### EXTRACTED TEXT ###

On the surface, the numbers are dismal.

Just 15 percent of Michigan community college students earn a two-year associate’s degree in three years, according to the latest federal data.

About 60 percent of first-year community college students need remedial courses (essentially, do-overs on subjects they should have learned in high school), which students must pay for and pass before they can start earning college credits.

And community college enrollment in the state is falling.

“It’s certainly under no one’s definition of something we should be proud of,” said Brandy Johnson, executive director of the Michigan College Access Network, which advocates for increasing the number of Michigan residents obtaining two- or four-year college degrees and certificates.

Michael Hansen, president of the Michigan Community College Association, which represents the state’s 28 community colleges, acknowledges, “We have our work to do.”

But Hansen and Johnson say the grim federal data can be misleading because the numbers fail to consider the complexity of the student populations served by community colleges.

Community colleges serve a wide range of students, some of whom have been out of high school for years before enrolling. The average age of a community college student in the 2013-2014 academic year was 26.4 years.

Two-thirds of Michigan’s approximately 213,000 community college students are enrolled part time and more than half take classes with the intent of transferring to a four-year university, most without bothering to get a two-year associate’s degree.

###

> [PROBLEMS AND TASKS]:
a: According to the article on Michigan community colleges, what was the average age of a community college student in the 2013-2014 academic year?
b: Extend the article on Michigan community colleges beyond its final sentence.

### THE DATA ###

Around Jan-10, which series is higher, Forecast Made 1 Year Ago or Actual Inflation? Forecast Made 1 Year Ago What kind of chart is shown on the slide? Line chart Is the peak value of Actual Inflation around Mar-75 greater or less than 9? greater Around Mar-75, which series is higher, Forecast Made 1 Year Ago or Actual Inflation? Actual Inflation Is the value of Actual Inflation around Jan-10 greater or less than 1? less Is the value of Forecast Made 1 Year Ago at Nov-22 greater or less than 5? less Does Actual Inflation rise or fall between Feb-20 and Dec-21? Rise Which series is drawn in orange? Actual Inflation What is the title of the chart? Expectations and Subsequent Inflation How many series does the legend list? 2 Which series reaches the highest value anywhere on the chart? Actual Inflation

###
### THE DATA ###

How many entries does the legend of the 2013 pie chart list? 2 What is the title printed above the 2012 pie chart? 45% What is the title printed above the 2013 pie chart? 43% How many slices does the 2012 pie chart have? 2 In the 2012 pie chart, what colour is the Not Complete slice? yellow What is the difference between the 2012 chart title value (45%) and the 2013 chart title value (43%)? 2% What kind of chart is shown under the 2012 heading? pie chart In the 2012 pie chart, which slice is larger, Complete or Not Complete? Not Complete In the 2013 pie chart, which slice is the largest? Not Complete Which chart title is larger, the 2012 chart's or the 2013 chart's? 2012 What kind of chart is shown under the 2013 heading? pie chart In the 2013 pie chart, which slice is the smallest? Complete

###
### THE DATA ###

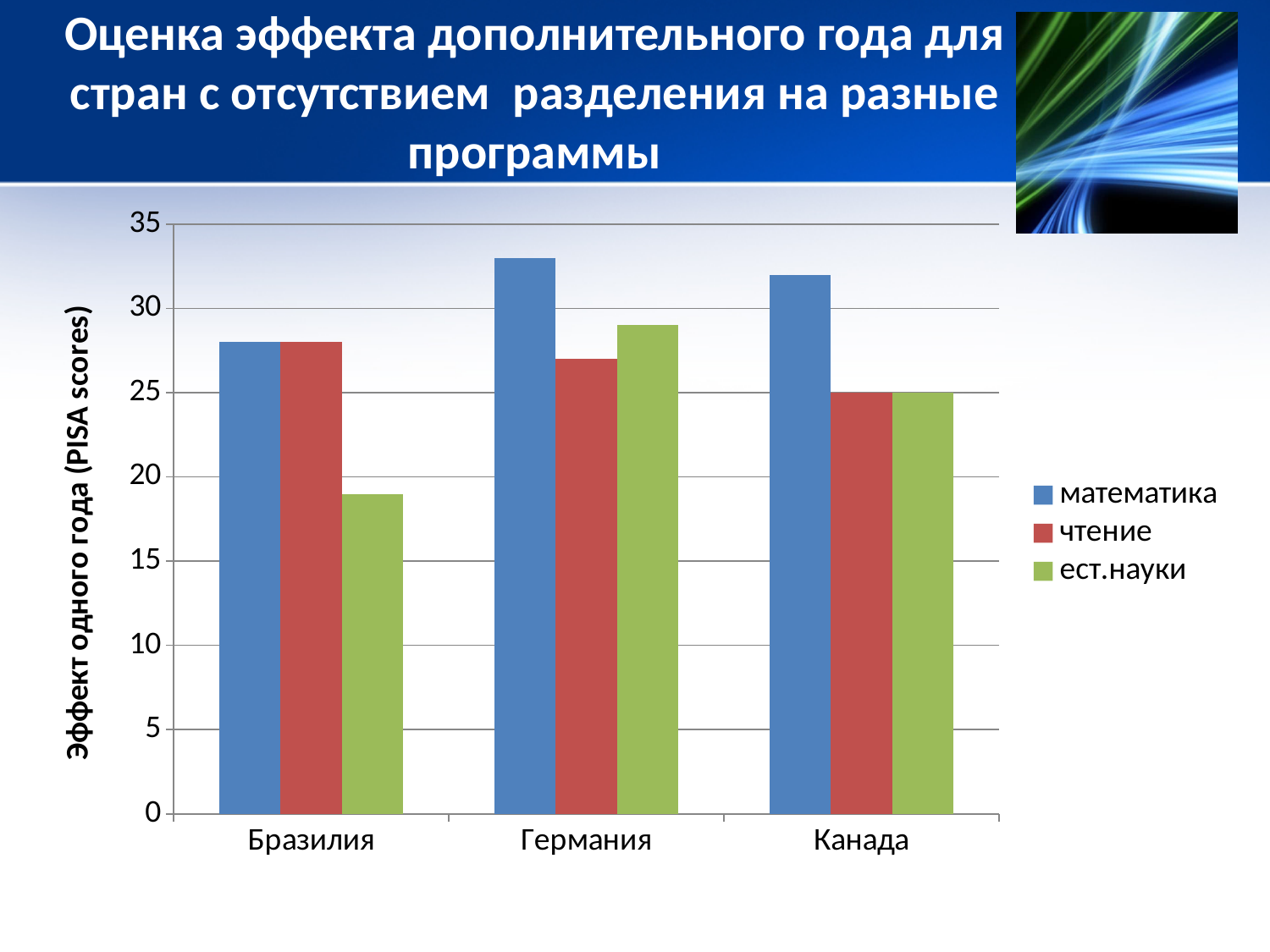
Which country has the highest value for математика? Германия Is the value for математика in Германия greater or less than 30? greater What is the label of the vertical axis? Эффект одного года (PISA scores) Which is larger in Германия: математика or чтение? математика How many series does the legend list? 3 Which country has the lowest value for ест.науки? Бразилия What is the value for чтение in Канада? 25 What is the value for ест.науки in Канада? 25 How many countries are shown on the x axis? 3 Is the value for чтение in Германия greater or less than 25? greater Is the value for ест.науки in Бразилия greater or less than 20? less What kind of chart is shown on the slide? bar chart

###

> [EXPECTED RESPONSES]:
a: 26.4 years

b:
Students who transfer to another college or four-year university without getting an associates degree are not counted as having graduated by the federal government.

A prominent example of that kind of student is Michigan Gov. Rick Snyder, who accumulated 25 college credits while in high school through a dual enrollment program at Kellogg Community College in Battle Creek and transferred them to the University of Michigan.

Hansen said community colleges encourage students bent on transferring to a four-year university to get an associate’s degrees before they leave, both as a way of boosting graduation rates and providing students with a credential that’s valuable in the job market.

“If you are taking accounting classes at a community college with the intent of transferring to Michigan State University to get a four-year accounting degree, you should at least get an associates degree in accounting in case things don’t work out at MSU,” Hansen said.

Hansen said he’s even encouraged Snyder, who often talks about the value of a two-year degree or credential, to get an associate’s degree. Doing so would symbolize the value of a community college education, he said.

Snyder is considering getting his associates degree, probably by seeking community college credits for credits he earned at the University of Michigan, spokesman David Murray said.

While the federal government measures community college graduation rates based on the number of students who get degrees in three years, the state says that measurement is too restrictive because of the large percentage of part-time students and other factors.

“Life gets in the way sometimes,” Hansen said.

Michigan’s educational dashboard measures the percentage of students who complete a degree, earn a certificate or transfer to another college or university in six years.

Community colleges have made progress in that measure, as 52 percent of their students completed a program or transferred last year, up from 44 percent in 2007.

The percentage of community college students who require remedial courses before they are able to accumulate credits in math and English also has fallen slightly, from 63 percent in 2010 to 60 percent last year, according to another state dashboard.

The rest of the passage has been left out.